Sirènes de légende, un album enchanteur

Vierges bienveillantes ou femmes fatales ?

par ALPHONSE CUGIER
Publié le 26 janvier 2021 à 17:15

Les légendes de ces figures mythiques ont traversé les siècles, présentes dans l’imaginaire populaire.

Dès que le mot de sirène est prononcé, on pense de suite à celle d’Ulysse ou à la petite ondine du conte d’Andersen. Les lectures en classe des plus grands font apparaître la Lorelei du Rhin (cours d’allemand, poèmes de Heine, Nerval et Apollinaire). Des chansons, des mangas, le cinéma, dessins animés surtout, ne les ont pas oubliées, comme dans Pirates des Caraïbes, en pleine mer des Âmes perdues. La sirène est d’emblée synonyme à la fois de fascination, de séduction et de peur, elle a deux visages dans la culture populaire : affable ou dévoreuse. Rémi Giordano et Olivia Godat, réussissant magnifiquement à ne pas être répétitifs, ont ramené, dans leur filet d’écriture, ces créatures fantastiques qui ont marqué toutes les civilisations et qui sont des chimères mi-femme, mi-oiseau ou des divinités marines, mi-femme, mi-poisson. Certaines, souffrant de solitude, déçues de ne pas être aimées, rejoignent les monstres malfaisants de la mer. Les accents magiques de leur voix mélodieuse attirent les navigateurs qui, désorientés, oublient les récifs contre lesquels leur navire va se fracasser.
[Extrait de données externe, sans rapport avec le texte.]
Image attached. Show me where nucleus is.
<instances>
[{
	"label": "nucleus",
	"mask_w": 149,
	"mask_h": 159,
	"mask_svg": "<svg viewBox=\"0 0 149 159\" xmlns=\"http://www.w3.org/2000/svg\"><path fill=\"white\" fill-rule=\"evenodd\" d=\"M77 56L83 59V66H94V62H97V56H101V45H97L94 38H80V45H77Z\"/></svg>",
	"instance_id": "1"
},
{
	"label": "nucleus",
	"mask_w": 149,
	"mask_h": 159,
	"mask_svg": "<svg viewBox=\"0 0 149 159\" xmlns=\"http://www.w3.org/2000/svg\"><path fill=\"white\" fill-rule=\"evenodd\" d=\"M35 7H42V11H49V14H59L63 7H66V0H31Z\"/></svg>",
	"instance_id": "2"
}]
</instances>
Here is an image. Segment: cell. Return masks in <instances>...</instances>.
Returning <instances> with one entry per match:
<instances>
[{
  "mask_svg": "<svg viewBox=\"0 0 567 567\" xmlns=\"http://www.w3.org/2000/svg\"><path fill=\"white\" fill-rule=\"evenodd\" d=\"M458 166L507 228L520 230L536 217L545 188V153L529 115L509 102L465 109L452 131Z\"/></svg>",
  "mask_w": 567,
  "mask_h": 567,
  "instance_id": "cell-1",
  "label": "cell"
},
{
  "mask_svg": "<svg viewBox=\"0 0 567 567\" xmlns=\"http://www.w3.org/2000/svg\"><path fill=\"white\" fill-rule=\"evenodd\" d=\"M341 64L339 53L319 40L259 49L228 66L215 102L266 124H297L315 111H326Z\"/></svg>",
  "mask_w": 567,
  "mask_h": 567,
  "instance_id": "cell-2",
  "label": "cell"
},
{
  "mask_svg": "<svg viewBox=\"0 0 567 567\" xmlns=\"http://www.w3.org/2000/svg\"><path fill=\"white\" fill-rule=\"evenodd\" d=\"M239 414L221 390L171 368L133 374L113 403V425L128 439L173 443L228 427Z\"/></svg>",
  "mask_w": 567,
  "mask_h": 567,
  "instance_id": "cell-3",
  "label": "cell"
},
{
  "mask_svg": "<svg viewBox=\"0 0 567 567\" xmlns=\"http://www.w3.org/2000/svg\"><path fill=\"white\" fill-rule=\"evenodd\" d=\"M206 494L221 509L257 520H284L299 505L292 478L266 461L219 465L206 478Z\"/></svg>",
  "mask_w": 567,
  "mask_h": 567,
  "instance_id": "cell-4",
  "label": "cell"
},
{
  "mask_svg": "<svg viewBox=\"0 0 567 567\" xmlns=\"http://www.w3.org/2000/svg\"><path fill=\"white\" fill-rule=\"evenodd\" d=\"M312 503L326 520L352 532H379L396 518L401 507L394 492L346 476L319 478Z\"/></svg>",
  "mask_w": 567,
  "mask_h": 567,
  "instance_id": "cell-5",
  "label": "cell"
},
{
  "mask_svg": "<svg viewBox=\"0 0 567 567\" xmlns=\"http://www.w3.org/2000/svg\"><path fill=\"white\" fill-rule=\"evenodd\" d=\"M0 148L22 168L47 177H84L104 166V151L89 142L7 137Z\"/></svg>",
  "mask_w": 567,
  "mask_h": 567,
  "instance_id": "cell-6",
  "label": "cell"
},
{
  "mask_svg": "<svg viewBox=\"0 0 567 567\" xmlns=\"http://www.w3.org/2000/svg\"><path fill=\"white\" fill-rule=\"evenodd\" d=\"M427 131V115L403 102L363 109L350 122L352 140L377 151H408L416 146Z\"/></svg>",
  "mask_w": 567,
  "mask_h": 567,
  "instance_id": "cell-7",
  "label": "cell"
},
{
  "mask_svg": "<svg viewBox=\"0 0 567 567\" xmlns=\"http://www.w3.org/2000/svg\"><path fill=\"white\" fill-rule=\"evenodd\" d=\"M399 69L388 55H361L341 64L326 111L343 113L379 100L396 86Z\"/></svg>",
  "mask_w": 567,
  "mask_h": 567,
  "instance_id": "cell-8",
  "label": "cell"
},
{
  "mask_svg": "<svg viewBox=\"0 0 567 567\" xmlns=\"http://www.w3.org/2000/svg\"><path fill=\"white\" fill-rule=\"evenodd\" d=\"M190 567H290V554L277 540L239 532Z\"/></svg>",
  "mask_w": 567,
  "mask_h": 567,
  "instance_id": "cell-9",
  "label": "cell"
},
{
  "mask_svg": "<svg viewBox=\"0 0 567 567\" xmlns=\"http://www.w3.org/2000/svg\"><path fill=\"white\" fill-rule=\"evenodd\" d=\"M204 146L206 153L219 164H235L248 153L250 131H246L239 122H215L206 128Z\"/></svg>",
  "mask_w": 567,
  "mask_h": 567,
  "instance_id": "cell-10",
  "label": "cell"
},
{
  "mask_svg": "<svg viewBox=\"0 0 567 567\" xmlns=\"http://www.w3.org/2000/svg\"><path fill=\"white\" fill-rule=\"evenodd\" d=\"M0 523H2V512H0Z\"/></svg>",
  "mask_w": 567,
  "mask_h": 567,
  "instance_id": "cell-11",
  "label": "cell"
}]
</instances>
Bonheur en trompe l’œil et apport de l’angoisse

Selon Homère (L’Odyssée), c’est en approchant du détroit de Messine en Sicile qu’Ulysse et ses compagnons avaient rendez-vous avec les sirènes. Prévenu par la magicienne Circé, Ulysse coula de la cire dans les oreilles des marins et se fit attacher au mât pour entendre leur chant. La sirène d’Andersen, dont la statue de bronze se trouve dans le port de Copenhague, sauve un prince de la noyade. Elle donne sa voix à la sorcière des mers pour que sa queue devienne deux jambes. Mais quand le prince lui annonce qu’il doit épouser une princesse, elle se jette dans la mer. Les auteurs évoquent aussi Mélusine, la sirène à double queue, dont l’histoire est liée à celle des seigneurs de Lusignan (Poitou), à l’univers magique de la forêt de Brocéliande et du roi Arthur. Ils nous font découvrir la vaniteuse Sedna de la légende inuite qui, trop fière, refusant toutes les demandes en mariage, rencontre un machiavélique mi-homme, mi-oiseau qui l’accable de mauvais traitements. La guerrière Lara (Brésil) trompée par les voix de ses frères, croyant à des ennemis, leur tranche la gorge. Quant à la fille du pêcheur qui a capturé et cuisiné l’appétissante Ningyo (Japon), elle en mange un morceau et devient une très belle femme qui ne vieillit pas. Un mousse raconte dans son journal de bord la légende des Hommes bleus du Minch (îles Hébrides). Il poursuit la récitation du poème Oceano Nox de Victor Hugo commencé par l’un d’eux, sauvant ainsi tout l’équipage. Magnifiés par les pleines pages grand format, les dessins de Laura Pérez de cet univers effroyable ou enchanteur, de ces sirènes tant fantasmées, sont d’une beauté merveilleusement sauvage ou d’une douceur tranquille que l’attente harcèle. Ces tentatrices lointaines ou familières continuent de hanter notre imaginaire, inquiétantes, envoûtantes, romantiques…

Éditions La Martinière Jeunesse, 48 pages, 23 x 33 cm, 13, 90 €.